Deepwater exploration will be accomplished using the Navy's nuclear powered research submarine, the NR-1. This vessel carries video cameras, sample-collection equipment and tools to map the sea floor. A crew of eleven operates the submarine while two onboard researchers take turns watching video images or observing the sea floor firsthand through viewing portals on the underside of the sub.
|The U.S. Navy's research submarine NR-1 dockside in Groton, CT. (Photo: US Navy)
The SSV Carolyn Chouest will support the submarine operations and also tow a remotely operated vehicle (ROV) provided by the Institute for Exploration. Argus, the ROV, will provide researchers with additional images and information about the sanctuary's habitats and marine life.
Another part of the expedition will include a charter dive vessel, the M/V Fling. The Fling will host a variety of sanctuary-sponsored researchers for the annual winter research cruise. These scientists will focus on the shallower coral reef cap within the sanctuary, making species specific observations and retrieving data from acoustic receivers located there.
In an innovative approach to ocean research, additional national marine sanctuaries scientists will stand watch at remote consoles located at NOAA facilities in Silver Spring, MD and Seattle, WA. They will see everything the onboard scientists see and provide additional documentation of species, geologic formations and evidence of connectivity.

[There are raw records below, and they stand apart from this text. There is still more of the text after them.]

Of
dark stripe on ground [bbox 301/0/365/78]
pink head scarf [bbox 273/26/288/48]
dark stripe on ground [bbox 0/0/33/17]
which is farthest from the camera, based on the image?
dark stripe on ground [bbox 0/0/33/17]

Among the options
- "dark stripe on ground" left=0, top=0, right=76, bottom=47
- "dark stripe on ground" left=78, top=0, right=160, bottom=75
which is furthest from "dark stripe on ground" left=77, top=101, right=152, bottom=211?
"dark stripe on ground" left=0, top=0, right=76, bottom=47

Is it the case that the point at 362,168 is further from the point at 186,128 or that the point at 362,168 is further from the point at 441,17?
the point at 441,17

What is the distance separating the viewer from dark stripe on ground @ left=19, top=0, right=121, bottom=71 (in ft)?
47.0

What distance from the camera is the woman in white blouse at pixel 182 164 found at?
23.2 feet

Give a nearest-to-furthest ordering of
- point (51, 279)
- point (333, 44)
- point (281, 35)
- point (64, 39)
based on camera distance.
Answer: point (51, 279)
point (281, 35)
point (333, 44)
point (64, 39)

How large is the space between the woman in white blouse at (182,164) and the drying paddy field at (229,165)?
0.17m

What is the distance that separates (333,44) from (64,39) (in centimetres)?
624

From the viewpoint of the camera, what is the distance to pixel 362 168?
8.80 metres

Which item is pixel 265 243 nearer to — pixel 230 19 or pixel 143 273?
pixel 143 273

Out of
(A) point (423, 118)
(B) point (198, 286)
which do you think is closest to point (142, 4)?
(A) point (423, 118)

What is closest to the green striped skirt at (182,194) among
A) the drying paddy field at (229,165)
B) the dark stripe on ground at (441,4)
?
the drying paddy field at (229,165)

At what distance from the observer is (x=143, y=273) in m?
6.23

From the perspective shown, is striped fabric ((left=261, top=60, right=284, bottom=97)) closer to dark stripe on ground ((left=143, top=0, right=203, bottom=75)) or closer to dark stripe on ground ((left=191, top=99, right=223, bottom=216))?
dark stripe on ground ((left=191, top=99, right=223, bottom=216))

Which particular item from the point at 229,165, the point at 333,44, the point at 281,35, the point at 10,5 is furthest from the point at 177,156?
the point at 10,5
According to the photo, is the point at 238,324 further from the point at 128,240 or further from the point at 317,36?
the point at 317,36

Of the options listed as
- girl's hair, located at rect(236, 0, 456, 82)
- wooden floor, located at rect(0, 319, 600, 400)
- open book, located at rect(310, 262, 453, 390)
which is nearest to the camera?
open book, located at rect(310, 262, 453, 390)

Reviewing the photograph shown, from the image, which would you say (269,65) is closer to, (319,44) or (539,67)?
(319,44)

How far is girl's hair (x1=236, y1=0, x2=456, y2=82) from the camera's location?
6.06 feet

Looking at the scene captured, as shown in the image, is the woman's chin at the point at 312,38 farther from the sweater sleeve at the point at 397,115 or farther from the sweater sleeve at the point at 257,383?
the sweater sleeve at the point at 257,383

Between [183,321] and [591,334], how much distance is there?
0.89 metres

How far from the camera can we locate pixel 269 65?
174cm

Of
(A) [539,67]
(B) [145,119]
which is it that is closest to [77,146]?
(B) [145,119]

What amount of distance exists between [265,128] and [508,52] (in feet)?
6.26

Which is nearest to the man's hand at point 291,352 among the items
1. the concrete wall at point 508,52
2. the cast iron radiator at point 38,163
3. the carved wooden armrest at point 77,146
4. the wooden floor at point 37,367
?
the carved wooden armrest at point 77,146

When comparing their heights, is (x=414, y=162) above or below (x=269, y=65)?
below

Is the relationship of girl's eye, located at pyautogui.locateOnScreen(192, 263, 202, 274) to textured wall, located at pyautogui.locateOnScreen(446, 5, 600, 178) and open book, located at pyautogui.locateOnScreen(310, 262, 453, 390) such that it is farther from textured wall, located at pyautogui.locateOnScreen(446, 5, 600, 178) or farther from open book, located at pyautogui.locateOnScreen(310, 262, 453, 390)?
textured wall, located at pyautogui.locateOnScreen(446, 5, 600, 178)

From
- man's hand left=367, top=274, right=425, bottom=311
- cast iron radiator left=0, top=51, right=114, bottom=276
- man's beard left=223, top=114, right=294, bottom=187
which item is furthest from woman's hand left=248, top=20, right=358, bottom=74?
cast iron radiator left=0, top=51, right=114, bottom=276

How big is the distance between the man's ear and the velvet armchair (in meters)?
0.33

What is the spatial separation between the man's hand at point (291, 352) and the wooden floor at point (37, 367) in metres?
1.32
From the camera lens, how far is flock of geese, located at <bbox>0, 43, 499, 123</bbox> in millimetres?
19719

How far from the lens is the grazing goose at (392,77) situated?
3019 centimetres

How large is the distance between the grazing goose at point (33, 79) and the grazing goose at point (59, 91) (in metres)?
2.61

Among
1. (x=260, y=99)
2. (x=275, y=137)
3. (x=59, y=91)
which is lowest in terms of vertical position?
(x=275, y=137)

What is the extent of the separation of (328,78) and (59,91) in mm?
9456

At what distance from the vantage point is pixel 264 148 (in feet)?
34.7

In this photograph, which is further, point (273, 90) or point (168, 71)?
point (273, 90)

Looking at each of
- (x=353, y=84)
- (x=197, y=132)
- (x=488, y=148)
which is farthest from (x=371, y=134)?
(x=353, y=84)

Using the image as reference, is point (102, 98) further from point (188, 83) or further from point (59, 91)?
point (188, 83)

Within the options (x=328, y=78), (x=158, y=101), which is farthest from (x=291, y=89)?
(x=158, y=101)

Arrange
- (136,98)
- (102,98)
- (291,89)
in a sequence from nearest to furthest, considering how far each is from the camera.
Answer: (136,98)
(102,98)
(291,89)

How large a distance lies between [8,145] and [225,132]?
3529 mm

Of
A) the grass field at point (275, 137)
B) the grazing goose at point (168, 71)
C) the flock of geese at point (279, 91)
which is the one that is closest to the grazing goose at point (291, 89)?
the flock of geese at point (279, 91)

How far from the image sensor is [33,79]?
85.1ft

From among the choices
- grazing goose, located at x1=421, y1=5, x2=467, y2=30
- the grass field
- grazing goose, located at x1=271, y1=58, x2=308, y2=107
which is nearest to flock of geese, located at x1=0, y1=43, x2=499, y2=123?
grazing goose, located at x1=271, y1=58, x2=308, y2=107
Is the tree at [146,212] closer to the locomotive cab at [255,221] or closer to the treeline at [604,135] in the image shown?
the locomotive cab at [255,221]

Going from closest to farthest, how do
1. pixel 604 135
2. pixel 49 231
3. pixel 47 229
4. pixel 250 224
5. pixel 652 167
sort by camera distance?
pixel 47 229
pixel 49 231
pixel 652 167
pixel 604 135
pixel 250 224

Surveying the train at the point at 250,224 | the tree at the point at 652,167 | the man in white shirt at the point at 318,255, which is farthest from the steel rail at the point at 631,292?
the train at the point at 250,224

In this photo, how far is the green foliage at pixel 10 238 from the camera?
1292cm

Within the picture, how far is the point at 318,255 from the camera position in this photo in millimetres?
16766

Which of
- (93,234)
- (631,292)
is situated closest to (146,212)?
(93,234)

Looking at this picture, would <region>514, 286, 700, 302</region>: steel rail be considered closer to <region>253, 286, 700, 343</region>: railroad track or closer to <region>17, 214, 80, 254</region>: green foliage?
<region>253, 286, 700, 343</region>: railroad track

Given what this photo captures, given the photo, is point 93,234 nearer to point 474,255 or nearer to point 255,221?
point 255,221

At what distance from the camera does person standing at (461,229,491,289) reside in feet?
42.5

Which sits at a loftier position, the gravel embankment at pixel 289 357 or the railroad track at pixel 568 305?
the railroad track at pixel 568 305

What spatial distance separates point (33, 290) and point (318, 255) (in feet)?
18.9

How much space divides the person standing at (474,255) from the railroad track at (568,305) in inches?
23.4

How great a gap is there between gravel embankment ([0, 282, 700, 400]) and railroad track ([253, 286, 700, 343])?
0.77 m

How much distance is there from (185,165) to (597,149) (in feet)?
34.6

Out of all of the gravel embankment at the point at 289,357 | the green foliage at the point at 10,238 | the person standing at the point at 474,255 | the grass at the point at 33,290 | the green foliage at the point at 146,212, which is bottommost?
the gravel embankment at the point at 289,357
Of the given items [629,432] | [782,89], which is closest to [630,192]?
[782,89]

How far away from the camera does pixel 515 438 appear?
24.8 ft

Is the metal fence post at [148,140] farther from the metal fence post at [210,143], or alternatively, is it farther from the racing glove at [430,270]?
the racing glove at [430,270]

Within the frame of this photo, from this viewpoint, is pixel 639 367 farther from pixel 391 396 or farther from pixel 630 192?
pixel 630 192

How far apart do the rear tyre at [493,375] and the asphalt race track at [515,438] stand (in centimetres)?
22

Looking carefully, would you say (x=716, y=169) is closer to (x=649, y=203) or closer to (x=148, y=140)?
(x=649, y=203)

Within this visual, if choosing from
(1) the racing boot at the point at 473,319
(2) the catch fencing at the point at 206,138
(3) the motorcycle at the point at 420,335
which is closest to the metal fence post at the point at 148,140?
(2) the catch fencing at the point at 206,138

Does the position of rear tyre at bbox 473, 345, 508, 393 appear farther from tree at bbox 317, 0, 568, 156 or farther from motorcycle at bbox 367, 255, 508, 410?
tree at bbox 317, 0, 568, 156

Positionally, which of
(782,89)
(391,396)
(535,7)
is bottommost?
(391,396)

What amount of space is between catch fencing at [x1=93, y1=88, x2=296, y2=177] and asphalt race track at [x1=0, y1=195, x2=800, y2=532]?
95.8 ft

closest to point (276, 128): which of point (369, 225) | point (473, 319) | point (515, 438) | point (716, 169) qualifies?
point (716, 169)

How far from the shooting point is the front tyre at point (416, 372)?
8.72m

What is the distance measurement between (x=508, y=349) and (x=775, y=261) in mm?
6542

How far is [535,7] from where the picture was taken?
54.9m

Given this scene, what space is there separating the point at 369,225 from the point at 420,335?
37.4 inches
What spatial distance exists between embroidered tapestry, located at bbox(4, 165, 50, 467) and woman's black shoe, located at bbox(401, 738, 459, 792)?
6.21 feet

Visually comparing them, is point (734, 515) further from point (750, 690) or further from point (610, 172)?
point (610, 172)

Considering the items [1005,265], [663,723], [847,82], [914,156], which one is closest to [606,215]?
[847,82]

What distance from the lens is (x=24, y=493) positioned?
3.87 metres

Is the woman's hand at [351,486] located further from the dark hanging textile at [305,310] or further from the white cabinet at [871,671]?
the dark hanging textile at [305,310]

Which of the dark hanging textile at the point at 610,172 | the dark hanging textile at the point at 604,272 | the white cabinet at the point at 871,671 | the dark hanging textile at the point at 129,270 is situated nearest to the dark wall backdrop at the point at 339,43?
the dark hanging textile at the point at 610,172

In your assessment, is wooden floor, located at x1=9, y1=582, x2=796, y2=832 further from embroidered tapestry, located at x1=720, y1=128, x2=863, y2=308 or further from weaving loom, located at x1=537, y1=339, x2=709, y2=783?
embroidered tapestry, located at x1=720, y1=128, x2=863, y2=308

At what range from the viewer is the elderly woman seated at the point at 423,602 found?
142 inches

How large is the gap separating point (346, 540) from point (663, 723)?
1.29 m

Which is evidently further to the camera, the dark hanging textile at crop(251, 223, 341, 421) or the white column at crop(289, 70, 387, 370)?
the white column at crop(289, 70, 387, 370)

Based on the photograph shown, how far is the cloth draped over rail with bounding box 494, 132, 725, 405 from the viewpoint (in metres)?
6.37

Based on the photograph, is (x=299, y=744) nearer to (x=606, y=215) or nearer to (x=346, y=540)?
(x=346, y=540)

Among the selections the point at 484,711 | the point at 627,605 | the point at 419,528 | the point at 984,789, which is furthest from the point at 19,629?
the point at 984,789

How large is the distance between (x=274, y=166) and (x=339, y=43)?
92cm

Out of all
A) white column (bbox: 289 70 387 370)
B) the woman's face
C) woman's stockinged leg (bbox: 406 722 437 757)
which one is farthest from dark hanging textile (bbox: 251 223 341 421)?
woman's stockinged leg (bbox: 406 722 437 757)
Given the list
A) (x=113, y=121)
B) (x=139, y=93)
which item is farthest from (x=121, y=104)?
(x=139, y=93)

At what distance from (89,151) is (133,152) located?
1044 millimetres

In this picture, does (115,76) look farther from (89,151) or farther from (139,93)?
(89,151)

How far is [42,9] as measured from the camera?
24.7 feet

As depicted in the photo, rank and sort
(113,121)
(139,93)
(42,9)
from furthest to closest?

The Sanctuary Expedition Team
As previously mentioned, Dr. Robert Ballard is the lead scientist on this expedition, but he's gathered quite a crew of researchers from a variety of disciplines to support him. Among these are three staff from the Flower Garden Banks National Marine Sanctuary:
G.P. Schmahl, Sanctuary Superintendent, will be on board the NR-1 and/or the Carolyn Chouest.
Doug Weaver, GIS Specialist and Fish Biologist, will be on the Carolyn Chouest.
Emma Hickerson, Research Coordinator, will be supervising and facilitating research efforts on the Fling.